Human Trafficking Clinic

The confluence of the two events Friday and Saturday reinforces one of the Law School's traditional strengths: the marriage of the theoretical and the practical.

While scholars and policymakers study the problem and plan future strategies at the symposium, the database will be online and ready to help journalists, academics, lawmakers, and law enforcement agencies track U.S. cases and spread information about what Bridgette Carr, director of the Law School's Human Trafficking Clinic, calls the world's second-largest industry: slavery.

The database will provide immediate access to the details of more than 150 human trafficking cases gathered so far by the Human Trafficking Law Project. The searchable listings contain the stories of children tricked into leaving their homes in West Africa, then forced to work without pay in American hair-braiding shops; girls and young women prostituted on American streets; and workers who toiled against their will on American farms.
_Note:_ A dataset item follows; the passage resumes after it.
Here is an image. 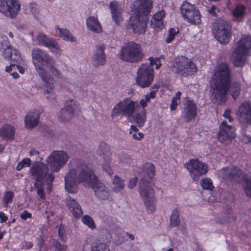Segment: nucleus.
I'll return each instance as SVG.
<instances>
[{"label": "nucleus", "mask_w": 251, "mask_h": 251, "mask_svg": "<svg viewBox=\"0 0 251 251\" xmlns=\"http://www.w3.org/2000/svg\"><path fill=\"white\" fill-rule=\"evenodd\" d=\"M140 45L133 42L127 43L121 50L120 58L125 61L136 62L140 58Z\"/></svg>", "instance_id": "ddd939ff"}, {"label": "nucleus", "mask_w": 251, "mask_h": 251, "mask_svg": "<svg viewBox=\"0 0 251 251\" xmlns=\"http://www.w3.org/2000/svg\"><path fill=\"white\" fill-rule=\"evenodd\" d=\"M65 188L70 193H75L77 184L82 183L92 187L99 201L110 198L108 188L98 179L93 171L81 160L70 161V169L65 177Z\"/></svg>", "instance_id": "f257e3e1"}, {"label": "nucleus", "mask_w": 251, "mask_h": 251, "mask_svg": "<svg viewBox=\"0 0 251 251\" xmlns=\"http://www.w3.org/2000/svg\"><path fill=\"white\" fill-rule=\"evenodd\" d=\"M170 222L171 227H176L180 223L179 213L177 209H176L173 210L170 217Z\"/></svg>", "instance_id": "c9c22d12"}, {"label": "nucleus", "mask_w": 251, "mask_h": 251, "mask_svg": "<svg viewBox=\"0 0 251 251\" xmlns=\"http://www.w3.org/2000/svg\"><path fill=\"white\" fill-rule=\"evenodd\" d=\"M242 137L241 139L242 142L245 144H248L251 142V137L250 135H248L245 133V131L242 130Z\"/></svg>", "instance_id": "864d4df0"}, {"label": "nucleus", "mask_w": 251, "mask_h": 251, "mask_svg": "<svg viewBox=\"0 0 251 251\" xmlns=\"http://www.w3.org/2000/svg\"><path fill=\"white\" fill-rule=\"evenodd\" d=\"M29 9L31 13L36 17L38 13V5L35 3H31L29 4Z\"/></svg>", "instance_id": "6e6d98bb"}, {"label": "nucleus", "mask_w": 251, "mask_h": 251, "mask_svg": "<svg viewBox=\"0 0 251 251\" xmlns=\"http://www.w3.org/2000/svg\"><path fill=\"white\" fill-rule=\"evenodd\" d=\"M49 166L43 163L37 162L30 168V172L34 179L35 180L34 186L37 193L42 199H45L44 191L45 183L47 185V189L50 192L52 189V182L54 176L51 173H48Z\"/></svg>", "instance_id": "39448f33"}, {"label": "nucleus", "mask_w": 251, "mask_h": 251, "mask_svg": "<svg viewBox=\"0 0 251 251\" xmlns=\"http://www.w3.org/2000/svg\"><path fill=\"white\" fill-rule=\"evenodd\" d=\"M112 183L115 186L113 188V191L115 192H118L124 189L125 187L124 181L119 176H115Z\"/></svg>", "instance_id": "f704fd0d"}, {"label": "nucleus", "mask_w": 251, "mask_h": 251, "mask_svg": "<svg viewBox=\"0 0 251 251\" xmlns=\"http://www.w3.org/2000/svg\"><path fill=\"white\" fill-rule=\"evenodd\" d=\"M58 235L61 240L64 243H65L67 241V237L66 235L64 227L60 226L58 229Z\"/></svg>", "instance_id": "3c124183"}, {"label": "nucleus", "mask_w": 251, "mask_h": 251, "mask_svg": "<svg viewBox=\"0 0 251 251\" xmlns=\"http://www.w3.org/2000/svg\"><path fill=\"white\" fill-rule=\"evenodd\" d=\"M65 108L74 114L75 112L78 110V103L73 100H70L66 101L65 105Z\"/></svg>", "instance_id": "e433bc0d"}, {"label": "nucleus", "mask_w": 251, "mask_h": 251, "mask_svg": "<svg viewBox=\"0 0 251 251\" xmlns=\"http://www.w3.org/2000/svg\"><path fill=\"white\" fill-rule=\"evenodd\" d=\"M40 116L37 111H30L25 116V123L26 128L31 129L38 124Z\"/></svg>", "instance_id": "bb28decb"}, {"label": "nucleus", "mask_w": 251, "mask_h": 251, "mask_svg": "<svg viewBox=\"0 0 251 251\" xmlns=\"http://www.w3.org/2000/svg\"><path fill=\"white\" fill-rule=\"evenodd\" d=\"M141 68H139L137 72V77L136 78V84L140 86L141 84Z\"/></svg>", "instance_id": "13d9d810"}, {"label": "nucleus", "mask_w": 251, "mask_h": 251, "mask_svg": "<svg viewBox=\"0 0 251 251\" xmlns=\"http://www.w3.org/2000/svg\"><path fill=\"white\" fill-rule=\"evenodd\" d=\"M50 69V73L54 75L55 77L63 79V77L61 75L60 72L54 67V63L50 65L48 67Z\"/></svg>", "instance_id": "de8ad7c7"}, {"label": "nucleus", "mask_w": 251, "mask_h": 251, "mask_svg": "<svg viewBox=\"0 0 251 251\" xmlns=\"http://www.w3.org/2000/svg\"><path fill=\"white\" fill-rule=\"evenodd\" d=\"M177 105H178L177 100H176V98H173L172 100L171 104L170 106L171 110L174 111V110H176Z\"/></svg>", "instance_id": "bf43d9fd"}, {"label": "nucleus", "mask_w": 251, "mask_h": 251, "mask_svg": "<svg viewBox=\"0 0 251 251\" xmlns=\"http://www.w3.org/2000/svg\"><path fill=\"white\" fill-rule=\"evenodd\" d=\"M231 113V109L227 108L224 111L223 114V116L226 119L224 120L220 125L217 135L218 140L221 143H227L236 136L235 127L228 125L226 121L227 120L229 123L233 122V118Z\"/></svg>", "instance_id": "6e6552de"}, {"label": "nucleus", "mask_w": 251, "mask_h": 251, "mask_svg": "<svg viewBox=\"0 0 251 251\" xmlns=\"http://www.w3.org/2000/svg\"><path fill=\"white\" fill-rule=\"evenodd\" d=\"M246 9V7L244 4L238 3L232 10V15L236 20L241 21L245 15Z\"/></svg>", "instance_id": "7c9ffc66"}, {"label": "nucleus", "mask_w": 251, "mask_h": 251, "mask_svg": "<svg viewBox=\"0 0 251 251\" xmlns=\"http://www.w3.org/2000/svg\"><path fill=\"white\" fill-rule=\"evenodd\" d=\"M139 108L140 105L138 101H134L130 99H126L114 107L112 116L122 114L131 122L136 123L140 127L141 124V116L140 113L138 112Z\"/></svg>", "instance_id": "423d86ee"}, {"label": "nucleus", "mask_w": 251, "mask_h": 251, "mask_svg": "<svg viewBox=\"0 0 251 251\" xmlns=\"http://www.w3.org/2000/svg\"><path fill=\"white\" fill-rule=\"evenodd\" d=\"M23 248L24 249H28L32 247V244L30 242H24L23 243Z\"/></svg>", "instance_id": "338daca9"}, {"label": "nucleus", "mask_w": 251, "mask_h": 251, "mask_svg": "<svg viewBox=\"0 0 251 251\" xmlns=\"http://www.w3.org/2000/svg\"><path fill=\"white\" fill-rule=\"evenodd\" d=\"M12 66L13 67H14V70H17L21 74H24L25 73V69L22 66L16 65V64H12Z\"/></svg>", "instance_id": "052dcab7"}, {"label": "nucleus", "mask_w": 251, "mask_h": 251, "mask_svg": "<svg viewBox=\"0 0 251 251\" xmlns=\"http://www.w3.org/2000/svg\"><path fill=\"white\" fill-rule=\"evenodd\" d=\"M160 85L159 84H154L151 88V92L145 96L146 101H149L151 99H154L156 96V93L158 92Z\"/></svg>", "instance_id": "ea45409f"}, {"label": "nucleus", "mask_w": 251, "mask_h": 251, "mask_svg": "<svg viewBox=\"0 0 251 251\" xmlns=\"http://www.w3.org/2000/svg\"><path fill=\"white\" fill-rule=\"evenodd\" d=\"M66 203L71 213L75 218H78L82 215V210L78 202L74 199L68 197L66 199Z\"/></svg>", "instance_id": "a878e982"}, {"label": "nucleus", "mask_w": 251, "mask_h": 251, "mask_svg": "<svg viewBox=\"0 0 251 251\" xmlns=\"http://www.w3.org/2000/svg\"><path fill=\"white\" fill-rule=\"evenodd\" d=\"M86 25L89 30L92 32L100 33L102 30L100 23L94 16H90L87 19Z\"/></svg>", "instance_id": "cd10ccee"}, {"label": "nucleus", "mask_w": 251, "mask_h": 251, "mask_svg": "<svg viewBox=\"0 0 251 251\" xmlns=\"http://www.w3.org/2000/svg\"><path fill=\"white\" fill-rule=\"evenodd\" d=\"M129 133L132 135V137L135 140H140L141 139V133L134 126H130Z\"/></svg>", "instance_id": "49530a36"}, {"label": "nucleus", "mask_w": 251, "mask_h": 251, "mask_svg": "<svg viewBox=\"0 0 251 251\" xmlns=\"http://www.w3.org/2000/svg\"><path fill=\"white\" fill-rule=\"evenodd\" d=\"M20 217L23 220L25 221L27 219L31 218L32 217V214L27 210H25L21 213Z\"/></svg>", "instance_id": "5fc2aeb1"}, {"label": "nucleus", "mask_w": 251, "mask_h": 251, "mask_svg": "<svg viewBox=\"0 0 251 251\" xmlns=\"http://www.w3.org/2000/svg\"><path fill=\"white\" fill-rule=\"evenodd\" d=\"M74 114L67 110L66 108H62L59 114V118L63 122H67L71 119Z\"/></svg>", "instance_id": "4c0bfd02"}, {"label": "nucleus", "mask_w": 251, "mask_h": 251, "mask_svg": "<svg viewBox=\"0 0 251 251\" xmlns=\"http://www.w3.org/2000/svg\"><path fill=\"white\" fill-rule=\"evenodd\" d=\"M14 194L11 191L6 192L3 195V197L2 200V202L3 204V206L5 207H7L9 203L12 202Z\"/></svg>", "instance_id": "58836bf2"}, {"label": "nucleus", "mask_w": 251, "mask_h": 251, "mask_svg": "<svg viewBox=\"0 0 251 251\" xmlns=\"http://www.w3.org/2000/svg\"><path fill=\"white\" fill-rule=\"evenodd\" d=\"M227 216L228 219L227 220L228 222H230L231 221V220H232L234 221L236 220V217L235 216L233 215V214L231 213V208H230V211L227 214Z\"/></svg>", "instance_id": "680f3d73"}, {"label": "nucleus", "mask_w": 251, "mask_h": 251, "mask_svg": "<svg viewBox=\"0 0 251 251\" xmlns=\"http://www.w3.org/2000/svg\"><path fill=\"white\" fill-rule=\"evenodd\" d=\"M112 18L113 21L119 25L123 21L122 10L119 3L115 1L111 2L109 4Z\"/></svg>", "instance_id": "393cba45"}, {"label": "nucleus", "mask_w": 251, "mask_h": 251, "mask_svg": "<svg viewBox=\"0 0 251 251\" xmlns=\"http://www.w3.org/2000/svg\"><path fill=\"white\" fill-rule=\"evenodd\" d=\"M178 228L179 229L181 230L182 231V232L183 234L185 232L186 228V225L185 223H182L181 224H179L177 226Z\"/></svg>", "instance_id": "69168bd1"}, {"label": "nucleus", "mask_w": 251, "mask_h": 251, "mask_svg": "<svg viewBox=\"0 0 251 251\" xmlns=\"http://www.w3.org/2000/svg\"><path fill=\"white\" fill-rule=\"evenodd\" d=\"M180 12L184 20L192 25H199L201 23V15L199 10L194 5L187 1L180 6Z\"/></svg>", "instance_id": "f8f14e48"}, {"label": "nucleus", "mask_w": 251, "mask_h": 251, "mask_svg": "<svg viewBox=\"0 0 251 251\" xmlns=\"http://www.w3.org/2000/svg\"><path fill=\"white\" fill-rule=\"evenodd\" d=\"M251 49V37H243L238 42L234 51L233 63L235 66L242 67L245 64V57Z\"/></svg>", "instance_id": "1a4fd4ad"}, {"label": "nucleus", "mask_w": 251, "mask_h": 251, "mask_svg": "<svg viewBox=\"0 0 251 251\" xmlns=\"http://www.w3.org/2000/svg\"><path fill=\"white\" fill-rule=\"evenodd\" d=\"M21 9L20 2L17 0H0V12L11 18H15Z\"/></svg>", "instance_id": "f3484780"}, {"label": "nucleus", "mask_w": 251, "mask_h": 251, "mask_svg": "<svg viewBox=\"0 0 251 251\" xmlns=\"http://www.w3.org/2000/svg\"><path fill=\"white\" fill-rule=\"evenodd\" d=\"M0 135L6 139H13L14 136L13 127L8 125L3 126L0 130Z\"/></svg>", "instance_id": "473e14b6"}, {"label": "nucleus", "mask_w": 251, "mask_h": 251, "mask_svg": "<svg viewBox=\"0 0 251 251\" xmlns=\"http://www.w3.org/2000/svg\"><path fill=\"white\" fill-rule=\"evenodd\" d=\"M172 70L175 74L186 76L195 75L198 68L196 64L185 56L175 57L171 62Z\"/></svg>", "instance_id": "0eeeda50"}, {"label": "nucleus", "mask_w": 251, "mask_h": 251, "mask_svg": "<svg viewBox=\"0 0 251 251\" xmlns=\"http://www.w3.org/2000/svg\"><path fill=\"white\" fill-rule=\"evenodd\" d=\"M39 154V151L36 150L32 149L29 151L30 156H37Z\"/></svg>", "instance_id": "774afa93"}, {"label": "nucleus", "mask_w": 251, "mask_h": 251, "mask_svg": "<svg viewBox=\"0 0 251 251\" xmlns=\"http://www.w3.org/2000/svg\"><path fill=\"white\" fill-rule=\"evenodd\" d=\"M33 63L38 75L44 83L46 88L45 93L50 94L54 98L53 92L54 88V79L45 69V67L54 64V59L46 51L39 48H34L32 50Z\"/></svg>", "instance_id": "f03ea898"}, {"label": "nucleus", "mask_w": 251, "mask_h": 251, "mask_svg": "<svg viewBox=\"0 0 251 251\" xmlns=\"http://www.w3.org/2000/svg\"><path fill=\"white\" fill-rule=\"evenodd\" d=\"M200 183L203 189L212 190L214 188L211 180L209 178L206 177L202 179Z\"/></svg>", "instance_id": "a19ab883"}, {"label": "nucleus", "mask_w": 251, "mask_h": 251, "mask_svg": "<svg viewBox=\"0 0 251 251\" xmlns=\"http://www.w3.org/2000/svg\"><path fill=\"white\" fill-rule=\"evenodd\" d=\"M69 157L64 151H54L47 158L46 162L51 173L57 172L66 163Z\"/></svg>", "instance_id": "2eb2a0df"}, {"label": "nucleus", "mask_w": 251, "mask_h": 251, "mask_svg": "<svg viewBox=\"0 0 251 251\" xmlns=\"http://www.w3.org/2000/svg\"><path fill=\"white\" fill-rule=\"evenodd\" d=\"M141 1H139L138 6L134 5V8L131 10V16L129 25L132 28L134 33H140L141 29V22L140 17L141 16Z\"/></svg>", "instance_id": "aec40b11"}, {"label": "nucleus", "mask_w": 251, "mask_h": 251, "mask_svg": "<svg viewBox=\"0 0 251 251\" xmlns=\"http://www.w3.org/2000/svg\"><path fill=\"white\" fill-rule=\"evenodd\" d=\"M231 83V71L226 62H221L213 79L212 96L215 103L221 104L227 100V96Z\"/></svg>", "instance_id": "7ed1b4c3"}, {"label": "nucleus", "mask_w": 251, "mask_h": 251, "mask_svg": "<svg viewBox=\"0 0 251 251\" xmlns=\"http://www.w3.org/2000/svg\"><path fill=\"white\" fill-rule=\"evenodd\" d=\"M198 107L196 103L190 98H186L183 103V108L182 111V116L186 123L191 122L197 116Z\"/></svg>", "instance_id": "a211bd4d"}, {"label": "nucleus", "mask_w": 251, "mask_h": 251, "mask_svg": "<svg viewBox=\"0 0 251 251\" xmlns=\"http://www.w3.org/2000/svg\"><path fill=\"white\" fill-rule=\"evenodd\" d=\"M36 44L39 46H44L49 48L52 52H57L60 50L58 43L52 38L48 37L43 32H39L36 37Z\"/></svg>", "instance_id": "6ab92c4d"}, {"label": "nucleus", "mask_w": 251, "mask_h": 251, "mask_svg": "<svg viewBox=\"0 0 251 251\" xmlns=\"http://www.w3.org/2000/svg\"><path fill=\"white\" fill-rule=\"evenodd\" d=\"M231 26L226 21L219 20L213 24L212 31L221 44L226 45L231 38Z\"/></svg>", "instance_id": "9b49d317"}, {"label": "nucleus", "mask_w": 251, "mask_h": 251, "mask_svg": "<svg viewBox=\"0 0 251 251\" xmlns=\"http://www.w3.org/2000/svg\"><path fill=\"white\" fill-rule=\"evenodd\" d=\"M82 222L87 225L89 228L94 229L95 228L94 221L93 218L89 215H85L82 218Z\"/></svg>", "instance_id": "a18cd8bd"}, {"label": "nucleus", "mask_w": 251, "mask_h": 251, "mask_svg": "<svg viewBox=\"0 0 251 251\" xmlns=\"http://www.w3.org/2000/svg\"><path fill=\"white\" fill-rule=\"evenodd\" d=\"M31 160L29 158H25L19 163L17 166L16 169L17 170L20 171L24 167H26L30 165Z\"/></svg>", "instance_id": "09e8293b"}, {"label": "nucleus", "mask_w": 251, "mask_h": 251, "mask_svg": "<svg viewBox=\"0 0 251 251\" xmlns=\"http://www.w3.org/2000/svg\"><path fill=\"white\" fill-rule=\"evenodd\" d=\"M104 163L102 164L103 170H104L108 175L111 176L113 174V171L109 166L110 160L109 162H107L106 158L104 160Z\"/></svg>", "instance_id": "603ef678"}, {"label": "nucleus", "mask_w": 251, "mask_h": 251, "mask_svg": "<svg viewBox=\"0 0 251 251\" xmlns=\"http://www.w3.org/2000/svg\"><path fill=\"white\" fill-rule=\"evenodd\" d=\"M236 114L240 124L245 127L251 126V101H245L242 103Z\"/></svg>", "instance_id": "dca6fc26"}, {"label": "nucleus", "mask_w": 251, "mask_h": 251, "mask_svg": "<svg viewBox=\"0 0 251 251\" xmlns=\"http://www.w3.org/2000/svg\"><path fill=\"white\" fill-rule=\"evenodd\" d=\"M150 66L146 68H143L142 64V88L149 87L154 79V69L153 65H155V69H159L162 66V61L165 60L164 55H160L159 57L154 58L153 57H150L148 58Z\"/></svg>", "instance_id": "9d476101"}, {"label": "nucleus", "mask_w": 251, "mask_h": 251, "mask_svg": "<svg viewBox=\"0 0 251 251\" xmlns=\"http://www.w3.org/2000/svg\"><path fill=\"white\" fill-rule=\"evenodd\" d=\"M0 219L1 223L6 222L7 220V216L2 211H0Z\"/></svg>", "instance_id": "e2e57ef3"}, {"label": "nucleus", "mask_w": 251, "mask_h": 251, "mask_svg": "<svg viewBox=\"0 0 251 251\" xmlns=\"http://www.w3.org/2000/svg\"><path fill=\"white\" fill-rule=\"evenodd\" d=\"M106 245L103 243H94L92 245L86 244L84 246L83 251H105Z\"/></svg>", "instance_id": "72a5a7b5"}, {"label": "nucleus", "mask_w": 251, "mask_h": 251, "mask_svg": "<svg viewBox=\"0 0 251 251\" xmlns=\"http://www.w3.org/2000/svg\"><path fill=\"white\" fill-rule=\"evenodd\" d=\"M153 0H142V32H145L150 13L153 8Z\"/></svg>", "instance_id": "4be33fe9"}, {"label": "nucleus", "mask_w": 251, "mask_h": 251, "mask_svg": "<svg viewBox=\"0 0 251 251\" xmlns=\"http://www.w3.org/2000/svg\"><path fill=\"white\" fill-rule=\"evenodd\" d=\"M244 180L243 187L246 194L248 197L251 198V179H249L244 176Z\"/></svg>", "instance_id": "c03bdc74"}, {"label": "nucleus", "mask_w": 251, "mask_h": 251, "mask_svg": "<svg viewBox=\"0 0 251 251\" xmlns=\"http://www.w3.org/2000/svg\"><path fill=\"white\" fill-rule=\"evenodd\" d=\"M97 152L100 156H102L103 160L106 158L107 162L111 160L109 147L106 143H101L97 149Z\"/></svg>", "instance_id": "2f4dec72"}, {"label": "nucleus", "mask_w": 251, "mask_h": 251, "mask_svg": "<svg viewBox=\"0 0 251 251\" xmlns=\"http://www.w3.org/2000/svg\"><path fill=\"white\" fill-rule=\"evenodd\" d=\"M4 56L6 58H10L11 60V62L14 64L19 63L22 60L19 51L11 48H7L5 49L4 52Z\"/></svg>", "instance_id": "c85d7f7f"}, {"label": "nucleus", "mask_w": 251, "mask_h": 251, "mask_svg": "<svg viewBox=\"0 0 251 251\" xmlns=\"http://www.w3.org/2000/svg\"><path fill=\"white\" fill-rule=\"evenodd\" d=\"M216 7L215 5H212L211 8L208 10V12L214 16H216Z\"/></svg>", "instance_id": "0e129e2a"}, {"label": "nucleus", "mask_w": 251, "mask_h": 251, "mask_svg": "<svg viewBox=\"0 0 251 251\" xmlns=\"http://www.w3.org/2000/svg\"><path fill=\"white\" fill-rule=\"evenodd\" d=\"M178 29L176 30L174 27H171L169 29L168 36L166 39L167 43H171L175 38V36L178 33Z\"/></svg>", "instance_id": "37998d69"}, {"label": "nucleus", "mask_w": 251, "mask_h": 251, "mask_svg": "<svg viewBox=\"0 0 251 251\" xmlns=\"http://www.w3.org/2000/svg\"><path fill=\"white\" fill-rule=\"evenodd\" d=\"M50 242L55 248V251H65L67 249L66 245H62L58 241L55 240L54 239H50Z\"/></svg>", "instance_id": "79ce46f5"}, {"label": "nucleus", "mask_w": 251, "mask_h": 251, "mask_svg": "<svg viewBox=\"0 0 251 251\" xmlns=\"http://www.w3.org/2000/svg\"><path fill=\"white\" fill-rule=\"evenodd\" d=\"M155 173V167L152 163L147 162L142 165V200L149 213H153L156 208L153 190Z\"/></svg>", "instance_id": "20e7f679"}, {"label": "nucleus", "mask_w": 251, "mask_h": 251, "mask_svg": "<svg viewBox=\"0 0 251 251\" xmlns=\"http://www.w3.org/2000/svg\"><path fill=\"white\" fill-rule=\"evenodd\" d=\"M55 28L57 35L62 38L63 40L71 42L76 41L75 38L67 29L60 28L58 25H56Z\"/></svg>", "instance_id": "c756f323"}, {"label": "nucleus", "mask_w": 251, "mask_h": 251, "mask_svg": "<svg viewBox=\"0 0 251 251\" xmlns=\"http://www.w3.org/2000/svg\"><path fill=\"white\" fill-rule=\"evenodd\" d=\"M184 167L189 171L193 180L198 181L201 176L206 174L207 165L199 159H191L184 164Z\"/></svg>", "instance_id": "4468645a"}, {"label": "nucleus", "mask_w": 251, "mask_h": 251, "mask_svg": "<svg viewBox=\"0 0 251 251\" xmlns=\"http://www.w3.org/2000/svg\"><path fill=\"white\" fill-rule=\"evenodd\" d=\"M241 87L238 84H234L231 88V92L232 96L234 99H235L236 97H237L240 93Z\"/></svg>", "instance_id": "8fccbe9b"}, {"label": "nucleus", "mask_w": 251, "mask_h": 251, "mask_svg": "<svg viewBox=\"0 0 251 251\" xmlns=\"http://www.w3.org/2000/svg\"><path fill=\"white\" fill-rule=\"evenodd\" d=\"M137 180H138V177H135L134 178H131L129 181L128 188H129L130 189H132L134 187H135L137 184Z\"/></svg>", "instance_id": "4d7b16f0"}, {"label": "nucleus", "mask_w": 251, "mask_h": 251, "mask_svg": "<svg viewBox=\"0 0 251 251\" xmlns=\"http://www.w3.org/2000/svg\"><path fill=\"white\" fill-rule=\"evenodd\" d=\"M165 17V12L161 9L155 13L151 20L150 26L152 28H159L162 29L164 27V19Z\"/></svg>", "instance_id": "b1692460"}, {"label": "nucleus", "mask_w": 251, "mask_h": 251, "mask_svg": "<svg viewBox=\"0 0 251 251\" xmlns=\"http://www.w3.org/2000/svg\"><path fill=\"white\" fill-rule=\"evenodd\" d=\"M105 48V46L103 44H100L96 46L92 57V62L94 66L103 65L104 64L106 58Z\"/></svg>", "instance_id": "5701e85b"}, {"label": "nucleus", "mask_w": 251, "mask_h": 251, "mask_svg": "<svg viewBox=\"0 0 251 251\" xmlns=\"http://www.w3.org/2000/svg\"><path fill=\"white\" fill-rule=\"evenodd\" d=\"M224 178L230 181H238L244 175L243 171L237 167L233 166L231 169H223Z\"/></svg>", "instance_id": "412c9836"}]
</instances>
"The University of Michigan's human trafficking database is a critical advance in the fight against modern slavery," says Ambassador Luis CdeBaca, who leads the U.S. State Department's efforts against human trafficking and who will keynote the symposium. "Whether a practitioner or a policy maker, an advocate or academic — the work of all modern abolitionists will benefit from this compendium."
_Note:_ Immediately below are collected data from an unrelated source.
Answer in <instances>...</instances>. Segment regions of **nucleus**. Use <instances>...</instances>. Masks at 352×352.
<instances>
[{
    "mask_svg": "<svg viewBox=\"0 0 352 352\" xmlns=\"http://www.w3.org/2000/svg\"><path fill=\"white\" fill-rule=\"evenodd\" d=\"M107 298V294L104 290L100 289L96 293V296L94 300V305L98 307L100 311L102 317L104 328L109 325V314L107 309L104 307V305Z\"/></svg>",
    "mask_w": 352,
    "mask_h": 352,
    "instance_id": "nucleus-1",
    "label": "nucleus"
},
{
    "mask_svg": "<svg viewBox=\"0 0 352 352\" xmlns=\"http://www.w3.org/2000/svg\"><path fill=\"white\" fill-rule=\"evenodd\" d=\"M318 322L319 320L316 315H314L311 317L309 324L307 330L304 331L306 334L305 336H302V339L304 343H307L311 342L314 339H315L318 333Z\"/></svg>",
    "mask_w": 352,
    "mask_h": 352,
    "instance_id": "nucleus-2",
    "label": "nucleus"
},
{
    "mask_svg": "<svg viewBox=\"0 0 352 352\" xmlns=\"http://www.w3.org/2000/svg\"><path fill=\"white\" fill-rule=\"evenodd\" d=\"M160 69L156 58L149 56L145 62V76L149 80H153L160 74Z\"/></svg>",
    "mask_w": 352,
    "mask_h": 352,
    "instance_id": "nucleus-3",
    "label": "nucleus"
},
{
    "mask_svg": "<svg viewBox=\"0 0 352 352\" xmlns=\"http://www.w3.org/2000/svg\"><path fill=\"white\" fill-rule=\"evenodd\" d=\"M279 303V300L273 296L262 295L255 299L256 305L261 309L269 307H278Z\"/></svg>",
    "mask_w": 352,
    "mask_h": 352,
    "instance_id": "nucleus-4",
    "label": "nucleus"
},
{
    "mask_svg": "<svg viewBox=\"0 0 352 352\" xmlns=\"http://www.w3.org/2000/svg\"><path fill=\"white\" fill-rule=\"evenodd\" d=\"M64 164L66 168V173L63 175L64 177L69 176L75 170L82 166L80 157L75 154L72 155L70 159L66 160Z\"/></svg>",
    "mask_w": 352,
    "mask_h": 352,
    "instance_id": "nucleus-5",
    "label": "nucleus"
Each database entry is carefully screened and researched by law students, recent law graduates, and other volunteers who flesh out the initial results of LexisNexis searches. The researchers then make entries into such individually searchable fields as name, state, and category of offense. To ensure reliable data, a program manager reviews each before it becomes visible to the public.

"The database was a huge undertaking for the clinic, and we're so grateful for the support of the Law School and the hard work of the students and graduates who brought the project to fruition," says Carr. "Its launch is a major step toward the clinic's goal of not just representing individual victims, but also being a resource for other educators and practitioners involved in the fight against human trafficking."

Both the symposium, organized by the Michigan Journal of International Law, and the database are natural outgrowths of Michigan Law's leadership in combating slavery. In 2009 the school established, under Carr's guidance, the nation's first clinical law program dedicated solely to fighting human trafficking. Carr, who graduated from Michigan Law in 2002, has worked closely for several years with CdeBaca, ambassador-at-large in the State Department's Office to Monitor and Combat Trafficking in Persons.

CdeBaca, a 1993 Michigan Law graduate, will deliver the symposium's keynote. Other panels will discuss sex trafficking in the international community and servitude in the form of international labor trafficking.

The gathering's first event, which is not open to filming or audio recording, will be a talk by one of the Human Trafficking Clinic's clients. Other participants will include Saadiya Chaudary of the AIRE (Advice on Individual Rights in Europe) Centre in London, Mohamed Mattar of The Protection Project, and political scientist Max Waltman of Stockholm University.

The symposium is made possible through support from the estate of C. Edwin Baker.